Pardonner aux vaincus et vaincre les rebelles
De 1815 à 1818, Victor Hugo loge à la pension Cordier et étudie au lycée Louis-le-Grand. De cette période datent ses premiers textes, dessins et poèmes.
Ces croquis d’adolescent, intéressants à bien des titres, comptent parmi les plus anciens témoins de la production graphique du poète. Ainsi, celui intitulé Ecce homo semble-t-il se compléter — à la manière des cadavres exquis auxquels se livreront les surréalistes — du fragment de la page suivante. Ecce homo, formule se référant à la Passion du Christ, reviendra sous la plume de l’artiste dans sa lutte contre la peine de mort.
Lui fait face cet autre dessin dont la légende Pardonner aux vaincus et vaincre les Rebelles est un extrait de l’Énéide de Virgile, et qui restera un principe de la pensée politique de l’écrivain.
Bibliothèque nationale de France
Bibliothèque nationale de France
Les dessins de Victor Hugo antérieurs à l'exil de 1851, d'une dimension parfois réduite à celle d'un timbre-poste, témoignent déjà de multiples recherches graphiques. Un « tableau de tableau » rejoint ainsi les expériences les plus contemporaines : il est aux arts plastiques ce que la « mise en abyme » est à la littérature.
Comme plus tard, à Guernesey, Hugo sculpte les plis de la robe d'une Vierge en bois, modèle à sa guise le papier, rayant le bristol glacé d'une carte de visite et obtenant par grattages d'étonnants effets nuageux, dans les œuvres de 1847 à 1850.

Données affichées:

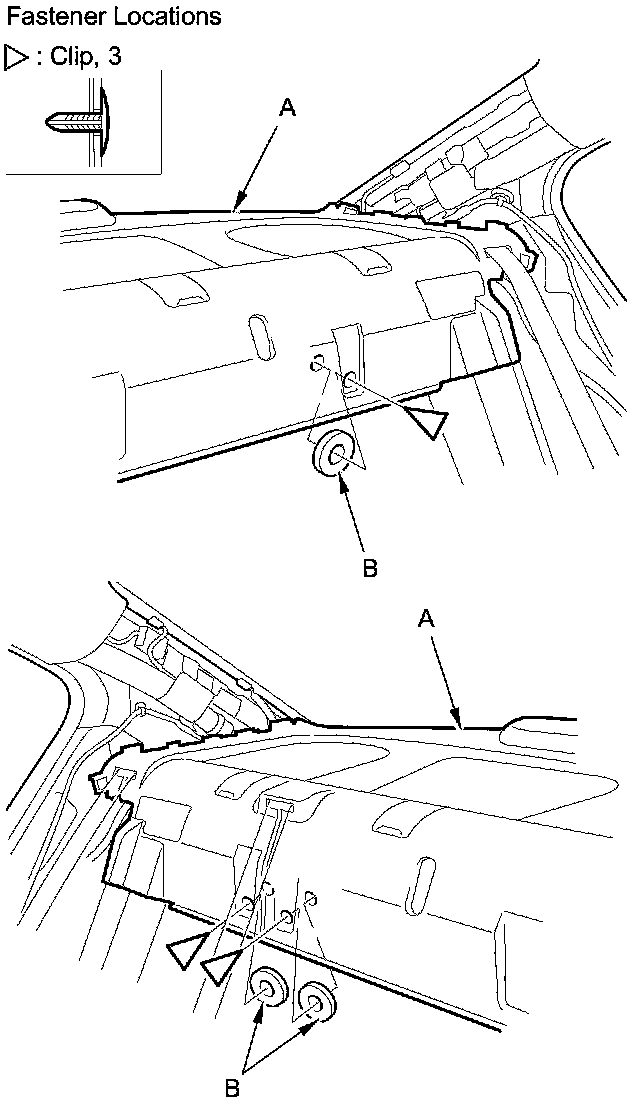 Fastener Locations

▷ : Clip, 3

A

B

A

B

* * *

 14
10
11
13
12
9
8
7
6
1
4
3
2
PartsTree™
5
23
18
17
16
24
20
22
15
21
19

---

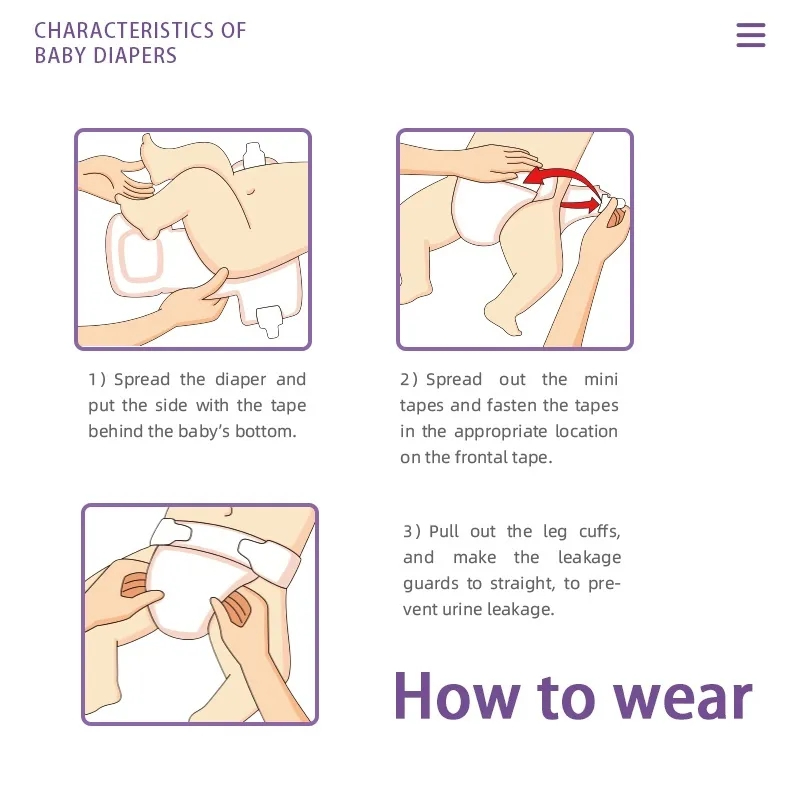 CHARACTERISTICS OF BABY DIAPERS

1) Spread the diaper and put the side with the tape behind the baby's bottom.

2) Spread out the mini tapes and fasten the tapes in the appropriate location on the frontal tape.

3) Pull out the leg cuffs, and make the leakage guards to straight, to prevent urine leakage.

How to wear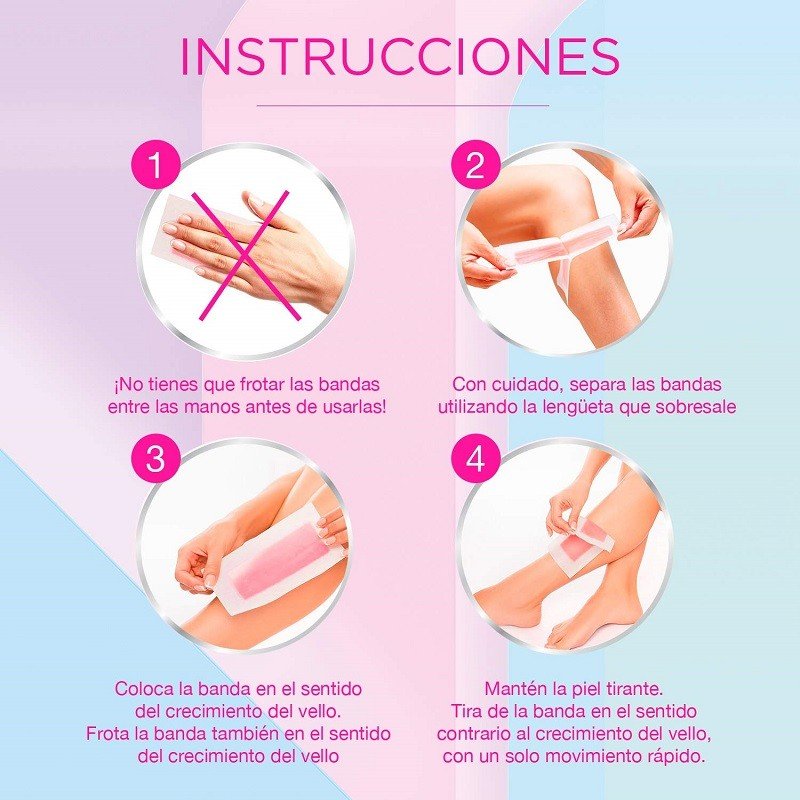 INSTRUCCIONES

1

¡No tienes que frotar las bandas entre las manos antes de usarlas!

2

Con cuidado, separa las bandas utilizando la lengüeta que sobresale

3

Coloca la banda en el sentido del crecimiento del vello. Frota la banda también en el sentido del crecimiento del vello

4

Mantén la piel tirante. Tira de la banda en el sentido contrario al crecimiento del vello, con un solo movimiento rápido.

Consigne A: Indiquez si chacune des affirmations suivantes est conforme à l'extrait sur les dessins de Victor Hugo, en répondant par oui ou par non et en citant les mots décisifs du texte : (i) Hugo a logé à la pension Cordier de 1815 à 1818 ; (ii) la légende « Pardonner aux vaincus et vaincre les Rebelles » est tirée d'une œuvre d'Ovide ; (iii) certains dessins antérieurs à l'exil de 1851 ont la taille d'un timbre-poste.
Consigne B: Relevez toutes les années mentionnées dans l'extrait sur les dessins de Victor Hugo.
Consigne C: D'après l'extrait sur les dessins de Victor Hugo, que raye Hugo pour obtenir par grattages d'étonnants effets nuageux ?
Ces données n'ont aucun lien avec l'extrait.

Réponse A:
(i) Oui : « De 1815 à 1818, Victor Hugo loge à la pension Cordier ».
(ii) Non : « est un extrait de l’Énéide de Virgile ».
(iii) Oui : « d'une dimension parfois réduite à celle d'un timbre-poste ».

Réponse B: 1815, 1818, 1851, 1847, 1850

Réponse C: Il raye le bristol glacé d'une carte de visite.